Experiment: Enabling WebLLM on Ubuntu 22.04
An interesting way of harnessing the power of LLMs
Large Language Models (LLMs) promise to entirely change the way we interact with technology. It opens up a new interface between man and machine that is natural and intuitive. There are of course a lot of rough edges that still need to be sanded off for this technology to work seamlessly in our daily lives, much like any revolutionary technology in the past.
One of those “rough edges” is that LLMs being large, as its name suggests, are mostly being run by big tech companies such as OpenAI and Google on their massive server farms and exposed to the public via APIs. As a result, you would have to continuously send your queries/data to these companies in order to interact with their LLMs. This means that 1) there is a potential loss of data privacy and 2) a lot of network costs are incurred.
To be fair, the LLMs (or rather multimodal foundation models) are large for a reason and the big tech models often push the frontiers of what is possible. But what if you had a smaller use case? What if you wanted to incorporate it into a web portal? What if you were desperately concerned about your data privacy?
Well, two things work in your favour. Firstly, LLMs are getting increasing capable with new training techniques as well as over-training. As a result, a 2 billion parameter model like Gemma2 2-b is pretty capable already. Secondly, there is a framework called WebLLM that uses WebGPU to tap on your local GPU’s power to run LLMs locally!
In this post, I’ll be trying to enable it for myself on my desktop. Note that you do need a machine with a GPU. Tried it on my 4-5 year old laptop and didn’t work. I believe it should work on Macs with ARM-based chips, but I can’t be sure. If you’re still interested, read on…
Pre-requisites
You will need Chrome for this if you are on Ubuntu. Firefox is not supported yet. See list of supported browsers here.

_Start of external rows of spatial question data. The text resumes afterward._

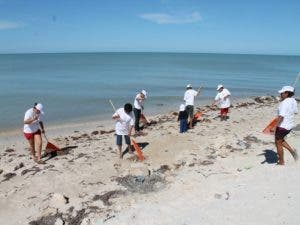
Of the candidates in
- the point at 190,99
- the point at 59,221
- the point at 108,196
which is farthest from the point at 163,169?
the point at 190,99

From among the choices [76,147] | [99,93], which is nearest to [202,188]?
[76,147]

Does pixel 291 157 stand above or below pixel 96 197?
above

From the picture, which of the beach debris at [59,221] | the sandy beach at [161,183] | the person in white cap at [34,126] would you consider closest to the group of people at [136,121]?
the person in white cap at [34,126]

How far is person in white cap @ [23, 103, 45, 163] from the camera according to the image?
34.2 ft

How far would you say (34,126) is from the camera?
422 inches

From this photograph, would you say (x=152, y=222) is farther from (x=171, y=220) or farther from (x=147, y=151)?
(x=147, y=151)

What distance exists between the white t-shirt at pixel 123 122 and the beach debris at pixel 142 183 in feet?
5.54

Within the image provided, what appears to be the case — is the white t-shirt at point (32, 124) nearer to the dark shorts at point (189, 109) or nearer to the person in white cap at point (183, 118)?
the person in white cap at point (183, 118)

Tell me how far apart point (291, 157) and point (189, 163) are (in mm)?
2525

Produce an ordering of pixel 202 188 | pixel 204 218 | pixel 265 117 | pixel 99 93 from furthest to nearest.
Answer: pixel 99 93
pixel 265 117
pixel 202 188
pixel 204 218

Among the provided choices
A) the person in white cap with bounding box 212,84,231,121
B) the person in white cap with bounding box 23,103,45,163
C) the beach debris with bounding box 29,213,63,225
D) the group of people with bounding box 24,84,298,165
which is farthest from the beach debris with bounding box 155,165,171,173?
the person in white cap with bounding box 212,84,231,121

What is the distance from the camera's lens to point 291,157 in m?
9.73

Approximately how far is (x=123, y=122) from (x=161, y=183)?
2354mm

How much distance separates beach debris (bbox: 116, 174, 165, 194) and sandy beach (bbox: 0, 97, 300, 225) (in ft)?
0.08
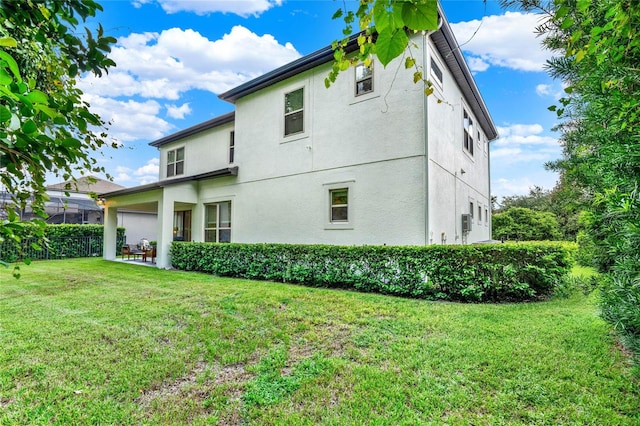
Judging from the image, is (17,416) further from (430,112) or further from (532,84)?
(532,84)

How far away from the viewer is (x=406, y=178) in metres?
8.59

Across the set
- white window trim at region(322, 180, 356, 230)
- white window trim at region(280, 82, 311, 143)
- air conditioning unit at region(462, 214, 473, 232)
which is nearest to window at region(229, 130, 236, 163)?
white window trim at region(280, 82, 311, 143)

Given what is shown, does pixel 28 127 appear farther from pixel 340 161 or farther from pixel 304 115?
pixel 304 115

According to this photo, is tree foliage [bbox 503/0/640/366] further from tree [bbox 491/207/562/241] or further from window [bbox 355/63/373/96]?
tree [bbox 491/207/562/241]

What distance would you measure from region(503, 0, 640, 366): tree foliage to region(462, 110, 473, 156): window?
9.73 metres

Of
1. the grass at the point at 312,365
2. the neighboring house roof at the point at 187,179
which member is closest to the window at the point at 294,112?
the neighboring house roof at the point at 187,179

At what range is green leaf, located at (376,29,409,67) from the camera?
141 cm

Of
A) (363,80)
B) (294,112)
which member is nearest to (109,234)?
(294,112)

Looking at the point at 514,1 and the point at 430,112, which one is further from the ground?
the point at 430,112

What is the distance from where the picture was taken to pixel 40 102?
1.15 metres

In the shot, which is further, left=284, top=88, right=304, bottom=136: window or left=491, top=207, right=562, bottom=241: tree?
left=491, top=207, right=562, bottom=241: tree

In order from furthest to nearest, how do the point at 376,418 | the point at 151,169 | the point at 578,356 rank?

Step 1: Enable webgpu and vulkan support
Go to
chrome://flagsSearch for
WebGPUand enable both featuresSearch for
Vulkanand just enable everything
Took me a bit of searching to figure these steps out. Somehow people just assume that WebGPU should work out of the box, which didn’t for me. Kept running into errors of the browser not being able to acquire access to the GPU even though my machine is WebGPU-capable.
Step 2: Clone WebLLM demos
Clone WebLLM git repo so that we can quickly test using the examples.
git clone https://github.com/mlc-ai/web-llm.gitStep 3: Run a simple chat example
Here we run the simplest chat example in web-llm/examples/simple-chat-js using Python.
cd <path_to_webllm_repo>/examples/simple-chat-js && python3 -m http.server 8080Navigate to localhost:8080 in your Chrome browser.
Step 4: Start playing!
You will see a screen that looks like the one below. The first thing you do is you choose a model you want to load (there are many) and click “Download”.
This will download the model and load it onto your GPU. The first run takes a while to get started. Subsequent runs will use the cached model parameters.
As you can see, the model is indeed loaded into my GPU.
Final Thoughts
I think it is a step in the right direction to enable running LLMs on browser for privacy preservation purposes. It also makes web application development much more light-weight as we don’t have to keep querying OpenAI/Google’s APIs incessantly. Instead we only use the big-tech models when we need some heavy multimodal firepower.
It is also nice that the WebLLM library can be CDN delivered. You just need to do import * as webllm from "https://esm.run/@mlc-ai/web-llm";, as mentioned on their GitHub README.
At the point of writing, the WebLLM library supports mainly chat completions, which might be useful for chat or summarisation use-cases. I would have love that embeddings are supported so that we can also think about RAG-based use-cases, which was why I was looking at this in the first place. I was thinking that it’d be great if I could have a simple backend with my document embeddings that can then be matched up with the query embeddings directly coming from the frontend. Apparently, this feature is in the works. So fingers crossed!
WebLLM is built on the very capable MLC-LLM framework which is a cross-platform LLM inference engine. I’m hoping to dig a little deeper into MLC-LLM.
Lastly, WebLLM still assumes that you have a GPU on your machine somehow. While this might become increasingly true in the near future (even our mobile phones have GPUs now), it is not completely true. Just like how my laptop would not have been able to utilise WebLLM. This means that developers will still have to find a way to cope with users without a GPU (maybe falling back to using OpenAI) or there might come a day where the AI paradigm shifts to enable really lightweight and capable models that can run fast enough of CPUs.